What to work on
Scan the listing below. Report each line that includes "BEAM".

Supplied material
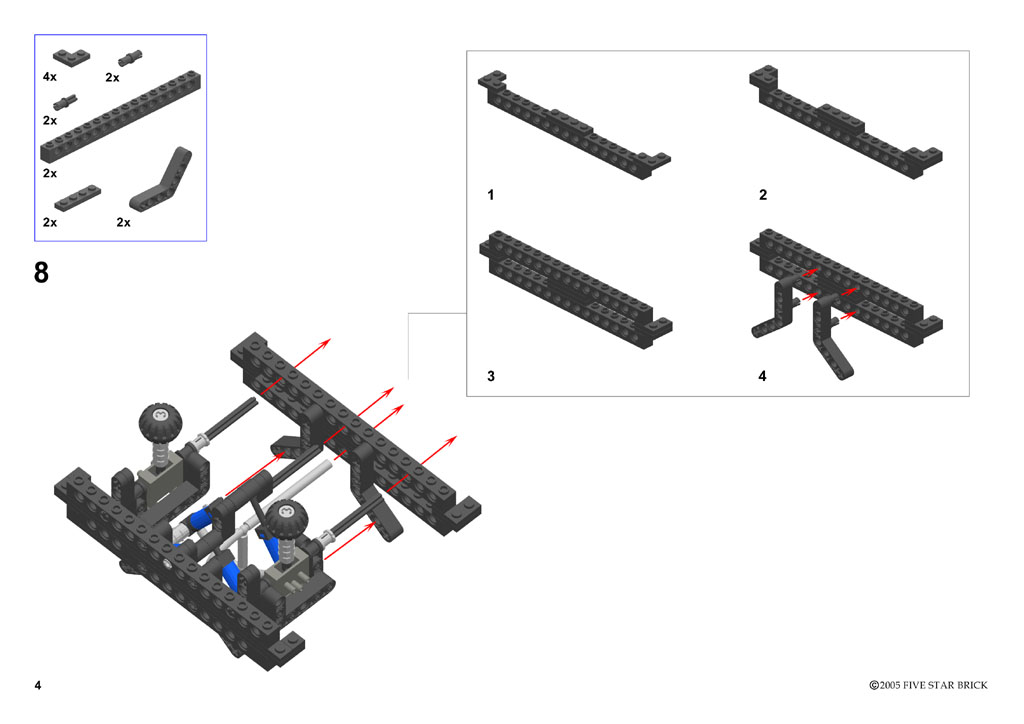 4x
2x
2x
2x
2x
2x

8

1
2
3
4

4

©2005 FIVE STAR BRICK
* * *
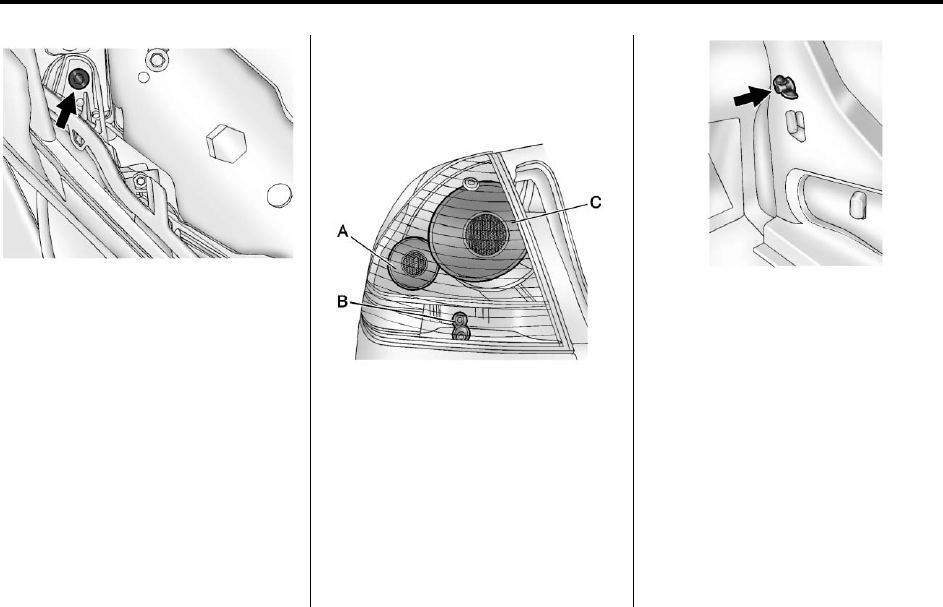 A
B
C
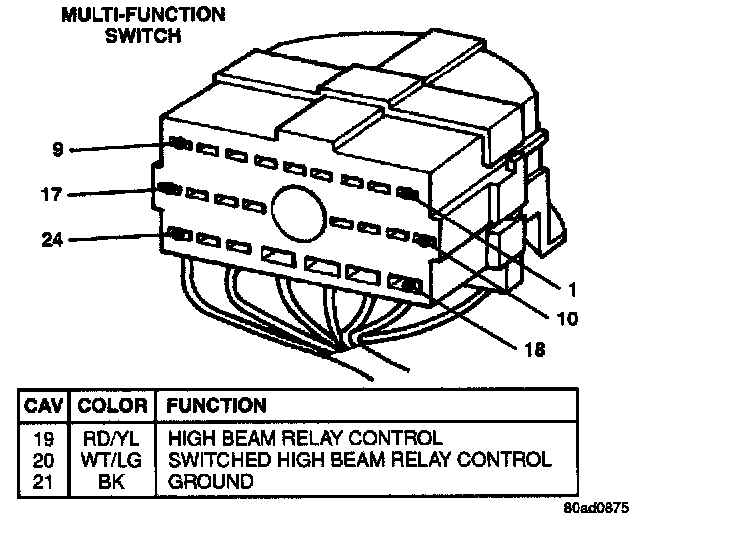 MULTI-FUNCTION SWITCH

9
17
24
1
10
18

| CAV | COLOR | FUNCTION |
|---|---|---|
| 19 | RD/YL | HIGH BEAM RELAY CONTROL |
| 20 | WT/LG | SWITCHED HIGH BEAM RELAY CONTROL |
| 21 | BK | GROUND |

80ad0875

Response area
| 19 | RD/YL | HIGH BEAM RELAY CONTROL |
| 20 | WT/LG | SWITCHED HIGH BEAM RELAY CONTROL |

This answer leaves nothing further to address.